老闆還是笑得像輪月亮,「七七呀,好久不見了呢。」
「唔。」他會的問候用語似乎只有這一句的樣子,我也不計較了,直接切入正題,「沈渡呢?有沒有來過?」
「很久沒見他啦,真的很可惜呢,七七你知道的,如果有個高手在店裡做事的話,人氣會旺很多的,那小子居然說不來就不來了呀……」
「唔,是吧。」我打斷他的絮叨,「他不在的話,我就先走了。」
「等一下。」老闆叫住我,「七七,你之前說想打工的,現在有機會啊,你要不要試試?」
我轉過來,掃了一眼他的大堂,「在你這裡麼?」
「當然不是。如果被沈渡那小子知道我收你在我這種魚龍混雜的地方做事的話,大概會發飈揍人的。」老闆笑眯眯的,找出一張名片來,「是這裡。」
「原來老闆你很有自知之明啊。」我將信將疑的將名片接過來。那名片做得很精緻,還散發著淡淡的香味,上面的頭銜是「六月雪大堂經理」。
「那是啊。」電玩店老闆訕訕的笑,「不過這家六月雪不一樣啊,是高階休閒會所,會員制的,一般人都很難進得去啊。這個大堂經理是我同學,上次一起喝酒的時候,跟我抱怨說現在的工讀生都好難找的,要不就形象太差,要不就笨手笨腳,他上個月辭掉好幾個,現在正為難啊,我想七七你去的話,一定沒有問題的。
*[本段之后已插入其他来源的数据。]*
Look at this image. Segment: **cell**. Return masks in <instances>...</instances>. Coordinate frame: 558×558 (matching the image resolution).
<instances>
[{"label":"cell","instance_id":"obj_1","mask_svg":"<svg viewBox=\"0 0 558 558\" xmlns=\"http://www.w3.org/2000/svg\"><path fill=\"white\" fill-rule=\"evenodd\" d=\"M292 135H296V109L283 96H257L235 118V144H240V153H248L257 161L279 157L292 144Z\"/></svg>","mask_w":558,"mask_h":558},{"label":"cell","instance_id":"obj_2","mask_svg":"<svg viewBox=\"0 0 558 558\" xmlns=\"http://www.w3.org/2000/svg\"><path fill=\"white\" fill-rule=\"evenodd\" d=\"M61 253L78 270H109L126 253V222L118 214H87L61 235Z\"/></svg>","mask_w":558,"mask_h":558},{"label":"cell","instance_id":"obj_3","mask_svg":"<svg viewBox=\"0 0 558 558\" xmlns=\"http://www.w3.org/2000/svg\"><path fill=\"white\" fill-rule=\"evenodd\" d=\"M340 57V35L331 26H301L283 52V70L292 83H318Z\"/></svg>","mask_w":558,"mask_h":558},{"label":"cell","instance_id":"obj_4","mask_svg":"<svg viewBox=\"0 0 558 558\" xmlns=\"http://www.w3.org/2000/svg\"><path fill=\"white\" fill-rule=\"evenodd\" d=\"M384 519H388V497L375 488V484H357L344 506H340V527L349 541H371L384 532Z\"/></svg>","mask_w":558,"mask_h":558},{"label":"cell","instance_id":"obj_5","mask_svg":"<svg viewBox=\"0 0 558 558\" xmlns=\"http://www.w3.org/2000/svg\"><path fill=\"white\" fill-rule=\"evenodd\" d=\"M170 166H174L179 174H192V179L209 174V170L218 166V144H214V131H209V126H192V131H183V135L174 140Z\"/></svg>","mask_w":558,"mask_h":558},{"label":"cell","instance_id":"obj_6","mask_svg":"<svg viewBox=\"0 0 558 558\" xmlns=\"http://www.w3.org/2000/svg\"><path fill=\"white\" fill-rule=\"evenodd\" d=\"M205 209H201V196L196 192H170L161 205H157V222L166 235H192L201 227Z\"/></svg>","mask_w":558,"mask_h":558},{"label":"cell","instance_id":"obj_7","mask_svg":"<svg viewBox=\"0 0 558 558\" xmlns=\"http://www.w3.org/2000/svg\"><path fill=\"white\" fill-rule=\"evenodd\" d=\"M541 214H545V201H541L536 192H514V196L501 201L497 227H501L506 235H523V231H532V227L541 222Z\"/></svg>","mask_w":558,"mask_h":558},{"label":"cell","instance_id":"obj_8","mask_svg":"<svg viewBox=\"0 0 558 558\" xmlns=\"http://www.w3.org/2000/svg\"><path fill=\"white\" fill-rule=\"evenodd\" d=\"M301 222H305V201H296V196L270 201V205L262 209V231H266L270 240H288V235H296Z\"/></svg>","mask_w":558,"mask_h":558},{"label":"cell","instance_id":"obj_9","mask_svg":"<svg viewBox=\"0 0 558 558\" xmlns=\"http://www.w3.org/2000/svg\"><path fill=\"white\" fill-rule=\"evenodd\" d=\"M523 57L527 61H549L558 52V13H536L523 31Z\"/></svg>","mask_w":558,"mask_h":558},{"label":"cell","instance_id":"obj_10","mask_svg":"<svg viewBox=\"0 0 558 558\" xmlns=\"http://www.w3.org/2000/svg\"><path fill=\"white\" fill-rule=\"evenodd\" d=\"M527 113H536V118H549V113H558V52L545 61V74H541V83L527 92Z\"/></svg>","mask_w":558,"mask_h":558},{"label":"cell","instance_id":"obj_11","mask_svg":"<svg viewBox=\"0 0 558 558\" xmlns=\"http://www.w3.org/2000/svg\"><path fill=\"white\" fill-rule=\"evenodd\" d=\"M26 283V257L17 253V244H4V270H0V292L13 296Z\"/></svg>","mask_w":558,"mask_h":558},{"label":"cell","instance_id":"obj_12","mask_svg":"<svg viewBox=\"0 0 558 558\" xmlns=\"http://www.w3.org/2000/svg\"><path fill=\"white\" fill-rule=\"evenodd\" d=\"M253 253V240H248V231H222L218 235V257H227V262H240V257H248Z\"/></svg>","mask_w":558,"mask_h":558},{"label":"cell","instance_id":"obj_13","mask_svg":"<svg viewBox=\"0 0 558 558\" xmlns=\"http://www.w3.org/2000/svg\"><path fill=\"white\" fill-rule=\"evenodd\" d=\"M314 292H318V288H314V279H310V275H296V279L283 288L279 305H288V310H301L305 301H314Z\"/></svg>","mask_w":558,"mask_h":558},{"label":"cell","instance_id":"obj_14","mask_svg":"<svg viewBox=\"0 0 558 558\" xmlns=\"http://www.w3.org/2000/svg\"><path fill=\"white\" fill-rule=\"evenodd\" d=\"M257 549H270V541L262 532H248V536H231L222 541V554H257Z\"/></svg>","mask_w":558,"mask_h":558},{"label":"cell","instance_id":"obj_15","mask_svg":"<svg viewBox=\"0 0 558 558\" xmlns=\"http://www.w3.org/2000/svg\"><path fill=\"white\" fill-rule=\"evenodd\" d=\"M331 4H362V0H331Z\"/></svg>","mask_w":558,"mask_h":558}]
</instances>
要不要去試試看?」
我拿著那張名片,正正反反的看,正在考慮要不要去的時候,有個人衝進來,趴到收銀臺前面就問,「老闆,花七有沒有來過?你認識她的,就是那個——」
老闆怔了一下,然後用動作打斷那人的問話,他伸出胖胖的手指,向我一指。
於是那個人跟著看過來。
我這才看清那個人,於是揚起手上的名片,跟她打招呼,「喲,小樓,找我做什麼?」
小樓看著我,眼睛稍稍眯起來,牙咬得很緊,然後揚起了手。
我幾乎以為又要挨一個耳光的時候,她的手落下來,緊緊的揪住了我的衣領,頭也低下去,然後,長長的吐了口氣,「七七,你嚇死我了。」
我扶住她的肩令她抬起頭來的時候,她的眼裡似乎已經有淚光。
「喂喂,」我有一點慌,「你沒必要這樣吧?」
「還敢說啊。」小樓用力的捶我的肩,「你一聲不響的就這麼消失掉啦,到處都找不到人,也不跟沈渡在一起,加之前一陣才有體育倉庫那件事……」
「等一下,」我打斷她,「你說不跟沈渡在一起?你有找到那傢伙嗎?」
「他來還我筆記順便找你啊。」
「那現在?」
「也在到處找你啊,怎麼啦?」
我嘆了口氣,幾乎可以看到沈渡那雙像要噴火的眼睛。「我會被他罵死……」
「你活該呀,誰叫你什麼也不肯跟我們說。」小樓哼了一聲,心情似乎放鬆下來,這才看到我手上的名片,「這是什麼?」
「這個啊,剛剛這家店的老闆介紹的打工的機會。」
小樓拿過去看了一眼,兩隻眼就變成了心狀,「六月雪呀?七七我們去吧?」
「呃。」我被她眼中的急切嚇了一跳,「小樓你做什麼?」
「是那個很有名的會所呢,聽說淺雪呀南島呀尋夢呀都是這裡的常客呢,說不定便可以見到啊。」
小樓列舉的那幾個名字都是本市很有名氣的作家,她一向是他們的忠實讀者。